When you think of a Lakeland Terrier, you might think of a traditional black and tan dog, but there are several variations out there besides this common colour. These are the accepted colours that the UK Kennel Club breed specification allows:
- Black and Tan: This is the most common and traditional colour for Lakelands. The body is black, while the legs, muzzle and eyebrows are tan. The black is a blue-black, not brown.
- Blue and Tan: Similar to black and tan but with a blue/ grey base coat rather than black. The tan markings are the same.
- Red: An all-red or reddish-brown coat with no black or blue.
- Wheaten: Ranges from pale yellow to a reddish tan. May have some darker overlay on the body.
- Red Grizzle: A red base coat mixed with black/blue hairs giving a “grizzled” effect.
- Liver: A solid brown coat or brown mixed with tan.
- Blue: A solid blue/ grey coat.
- Black: A pure black coat with no tan points.
Among these colours, there might be some variations. Small white markings on the feet and chest are permitted but not desired in the show ring.
When we talk about unaccepted colours in dogs, we don’t mean that a dog with these colourings is in any way bad. It just means that these markings aren’t within the breed standard.
Your dog can still be a great example of their breed, but their colouring will mean that you won’t be able to show them, and you may find it hard to register them for a pedigree certificate, even if their parents had one.
For Lakeland Terriers, mahogany and deep tan colours are not permitted in the breed standard. Mahogany refers to a brownish-red, while deep tan is an orangey-red. These colours are considered atypical of the traditional Lakeland terrier look. Breeders generally avoid producing dogs with these non-standard colourations, but they can sometimes occur in litters.

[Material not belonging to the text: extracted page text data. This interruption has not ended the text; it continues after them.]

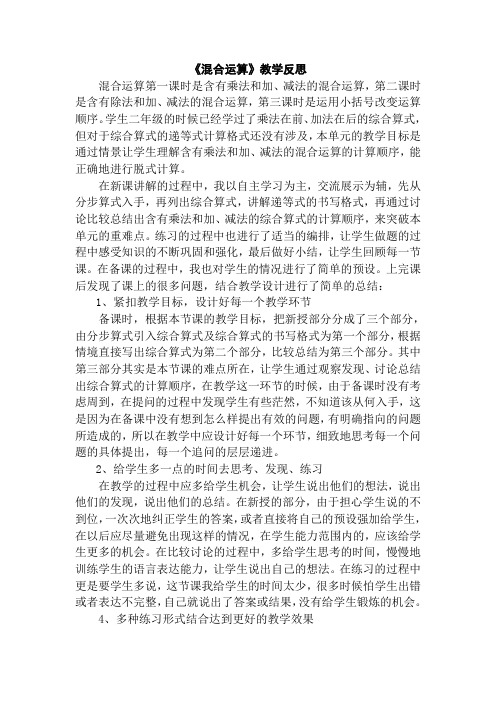 《混合运算》教学反思

混合运算第一课时是含有乘法和加、减法的混合运算，第二课时是含有除法和加、减法的混合运算，第三课时是运用小括号改变运算顺序。学生二年级的时候已经学过了乘法在前、加法在后的综合算式，但对于综合算式的递等式计算格式还没有涉及，本单元的教学目标是通过情景让学生理解含有乘法和加、减法的混合运算的计算顺序，能正确地进行脱式计算。

在新课讲解的过程中，我以自主学习为主，交流展示为辅，先从分步算式入手，再列出综合算式，讲解递等式的书写格式，再通过讨论比较总结出含有乘法和加、减法的综合算式的计算顺序，来突破本单元的重难点。练习的过程中也进行了适当的编排，让学生做题的过程中感受知识的不断巩固和强化，最后做好小结，让学生回顾每一节课。在备课的过程中，我也对学生的情况进行了简单的预设。上完课后发现了课上的很多问题，结合教学设计进行了简单的总结：

1、紧扣教学目标，设计好每一个教学环节

备课时，根据本节课的教学目标，把新授部分分成了三个部分，由分步算式引入综合算式及综合算式的书写格式为第一个部分，根据情境直接写出综合算式为第二个部分，比较总结为第三个部分。其中第三部分其实是本节课的难点所在，让学生通过观察发现、讨论总结出综合算式的计算顺序，在教学这一环节的时候，由于备课时没有考虑周到，在提问的过程中发现学生有些茫然，不知道该从何入手，这是因为在备课中没有想到怎么样提出有效的问题，有明确指向的问题所造成的，所以在教学中应设计好每一个环节，细致地思考每一个问题的具体提出，每一个追问的层层递进。

2、给学生多一点的时间去思考、发现、练习

在教学的过程中应多给学生机会，让学生说出他们的想法，说出他们的发现，说出他们的总结。在新授的部分，由于担心学生说的不到位，一次次地纠正学生的答案，或者直接将自己的预设强加给学生，在以后应尽量避免出现这样的情况，在学生能力范围内的，应该给学生更多的机会。在比较讨论的过程中，多给学生思考的时间，慢慢地训练学生的语言表达能力，让学生说出自己的想法。在练习的过程中更是要学生多说，这节课我给学生的时间太少，很多时候怕学生出错或者表达不完整，自己就说出了答案或结果，没有给学生锻炼的机会。

4、多种练习形式结合达到更好的教学效果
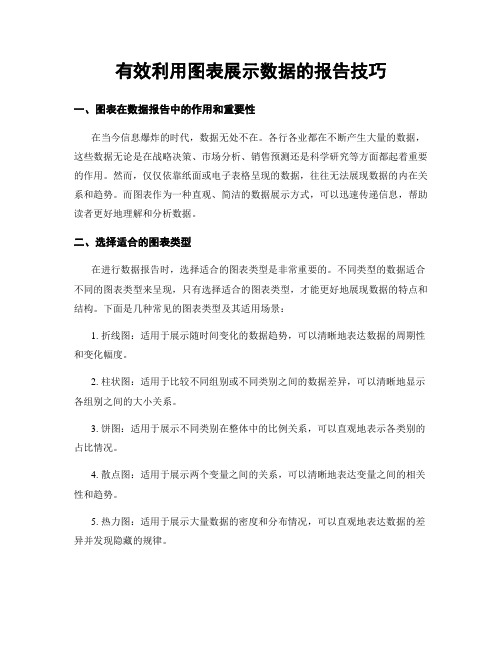 有效利用图表展示数据的报告技巧

一、图表在数据报告中的作用和重要性

在当今信息爆炸的时代，数据无处不在。各行各业都在不断产生大量的数据，这些数据无论是在战略决策、市场分析、销售预测还是科学研究等方面都起着重要的作用。然而，仅仅依靠纸面或电子表格呈现的数据，往往无法展现数据的内在关系和趋势。而图表作为一种直观、简洁的数据展示方式，可以迅速传递信息，帮助读者更好地理解和分析数据。

二、选择适合的图表类型

在进行数据报告时，选择适合的图表类型是非常重要的。不同类型的数据适合不同的图表类型来呈现，只有选择适合的图表类型，才能更好地展现数据的特点和结构。下面是几种常见的图表类型及其适用场景：

1. 折线图：适用于展示随时间变化的数据趋势，可以清晰地表达数据的周期性和变化幅度。

2. 柱状图：适用于比较不同组别或不同类别之间的数据差异，可以清晰地显示各组别之间的大小关系。

3. 饼图：适用于展示不同类别在整体中的比例关系，可以直观地表示各类别的占比情况。

4. 散点图：适用于展示两个变量之间的关系，可以清晰地表达变量之间的相关性和趋势。

5. 热力图：适用于展示大量数据的密度和分布情况，可以直观地表达数据的差异并发现隐藏的规律。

In summary, the Lakeland terrier comes in several colour variations, but the most iconic is the black and tan. Minor white markings are allowed, but deep mahogany reds and oranges are not accepted per the breed standard. The diverse coat colours add to the appeal of these spunky terriers that originated as working dogs in the Lake District. Whatever colour coat you choose, we know you’ll love your Lakeland Terrier and enjoy many happy years together!